### EXERCISE DESCRIPTION:
Output every line below exactly, please, omitting pictures.
(DATA EXCERPTS Opens)
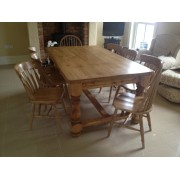 Premier Refectory Table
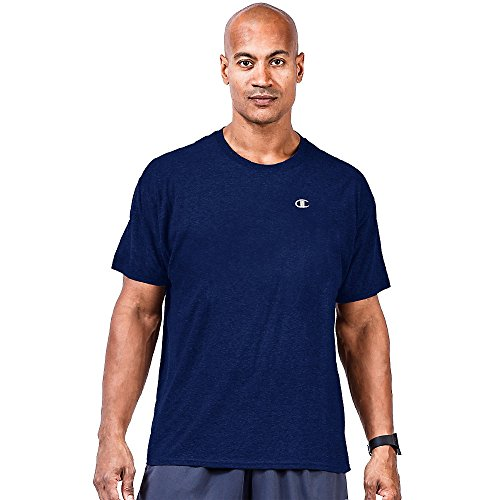 Champion Big & Tall Men's Short Sleeve Jersey Tee CH305 6XL, Navy image 1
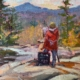 Painter at the Falls - $365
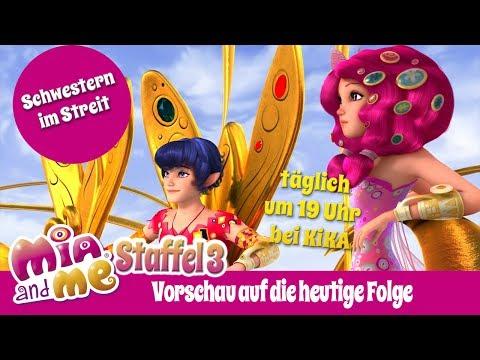 Schwestern im Streit - Mia and me Staffel 3 - Vorschau auf die heutige Folge (видео)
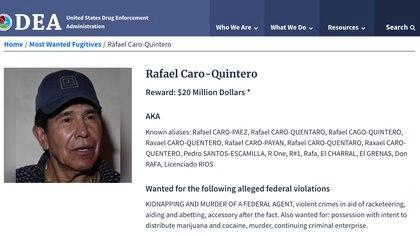 Rafael Caro Quintero está entre los más buscados por la justicia de Estados Unidos (Foto: Archivo)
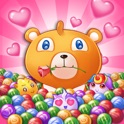Bear Pop - Bubble Shooter Game icon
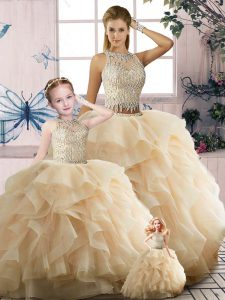 Floor Length Two Pieces Sleeveless Champagne 15 Quinceanera Dress Zipper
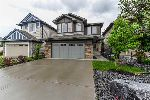 Main Photo:  in Edmonton: Zone 56 House for sale : MLS® # E4084255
(DATA EXCERPTS Closes)
### SOLVED PROBLEM:
 Premier Refectory Table
 Champion Big & Tall Men's Short Sleeve Jersey Tee CH305 6XL, Navy image 1
 Painter at the Falls - $365
 Schwestern im Streit - Mia and me Staffel 3 - Vorschau auf die heutige Folge (видео)
 Rafael Caro Quintero está entre los más buscados por la justicia de Estados Unidos (Foto: Archivo)
Bear Pop - Bubble Shooter Game icon
 Floor Length Two Pieces Sleeveless Champagne 15 Quinceanera Dress Zipper
 Main Photo:  in Edmonton: Zone 56 House for sale : MLS® # E4084255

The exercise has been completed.